An unprecedented economic crisis had already cost the Lebanese currency more than 80% of its value, driving unemployment, poverty and inflation through the roof.
Coronavirus infections and deaths have also spiked, causing concerns and pushing authorities to reintroduce some restrictions on economic and social activities that have largely been ignored amid the slump. And the recent explosion badly damaged the port of Beirut, a main trade channel for the small country dependent on imports.
Feeling the pressure, Nasrallah promised Hezbollah will cooperate to avoid a political vacuum.
“Whether in naming a prime minister or forming a government, we will be cooperative and facilitate getting the country out of a vacuum,” he said in a speech Sunday.
Nasrallah said his group is also open to calls from France for a new political contract in Lebanon, on condition that all Lebanese factions are on board.
On Sunday, the United Nations Economic and Social Commission for Western Asia said more than half of Lebanon’s population is at risk of failing to access basic food needs by the end of 2020, amid an average annual inflation rate expected to reach 50% compared to 2.9% in 2019.
ESCWA said the average price of food products has increased by 141% between July 2019 and 2020, and that it expects the Beirut explosion to further drive up basic food prices.
Prime Minister Hassan Diab’s government, backed by Hezbollah and its allies, resigned on Aug. 10, six days after nearly 3,000 tons of ammonium nitrate exploded in Beirut’s port,A where they had been stored for six years.
Adib, who has been Lebanon’s ambassador to Germany since 2013, served as an advisor to one of Lebanon’s former Prime Ministers, Najib Mikati. He took part in the committee in charge of writing Lebanon’s new electoral law in 2005 and 2006, and acted as his chief of Cabinet in 2011.

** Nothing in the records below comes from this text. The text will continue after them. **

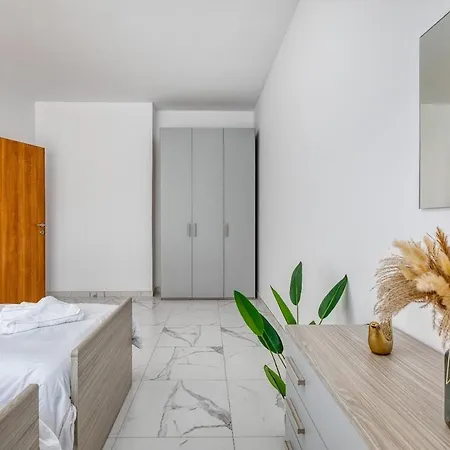 Apartamento New -family In Malta By Sf Homes Tal-Liedna
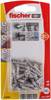 Fischer 532667 S 4 K NV Expansionsplugg 20 mm 4 mm 1 set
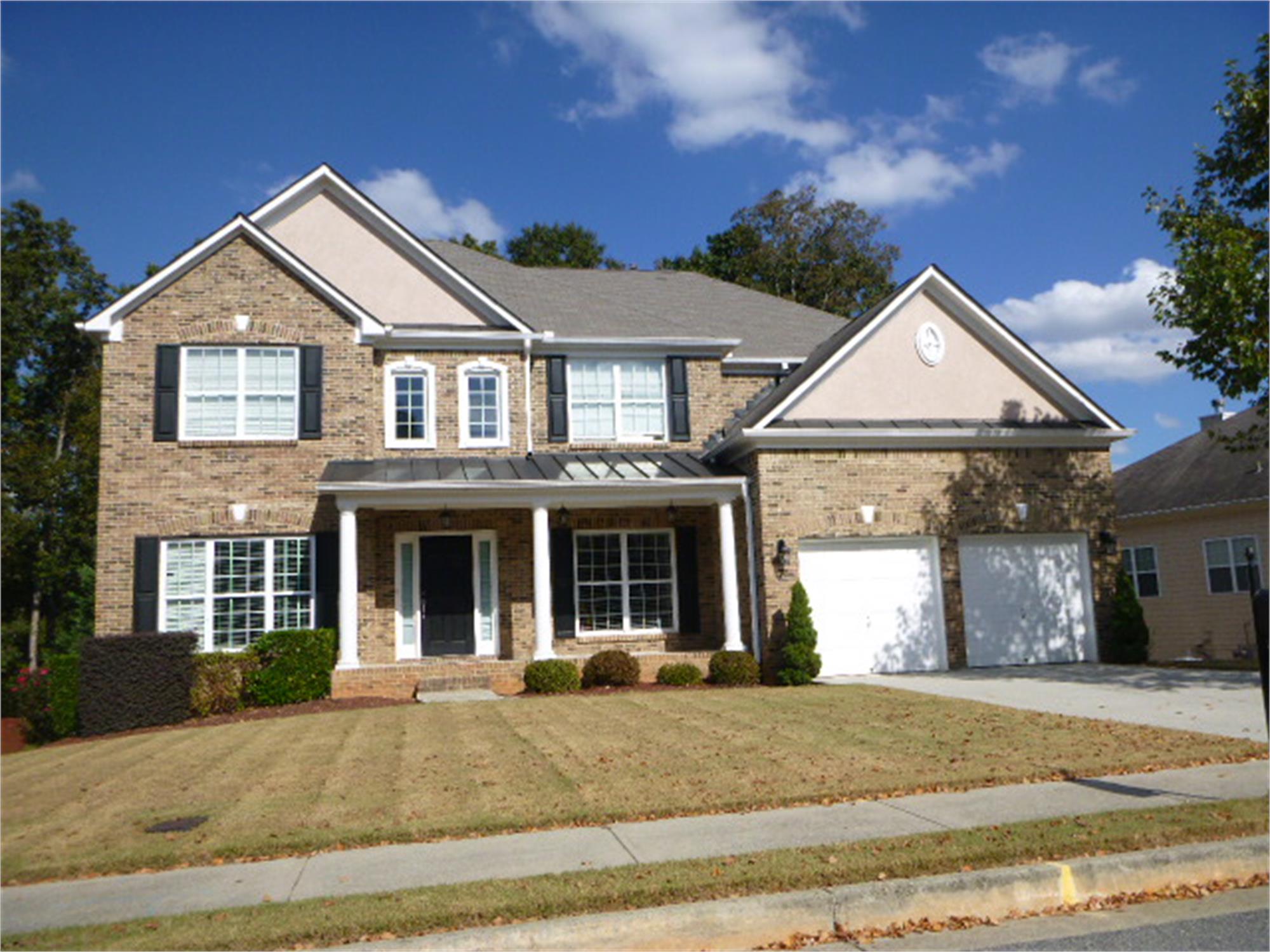 551 Heritage Oaks Ct Ne, Dacula, GA 30019-7076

Mikati resigned in 2013 at the height of the Syrian war after a two-year stint as prime minister in a government dominated by Hezbollah group and its allies. The war next door had increased sectarian tension between Lebanon’s political rivals who supported opposite sides of the Syrian conflict.
Adib, 48 and a native of the northern city of Tripoli, holds a PhD in law and political sciences and had taught in universities in Lebanon and France.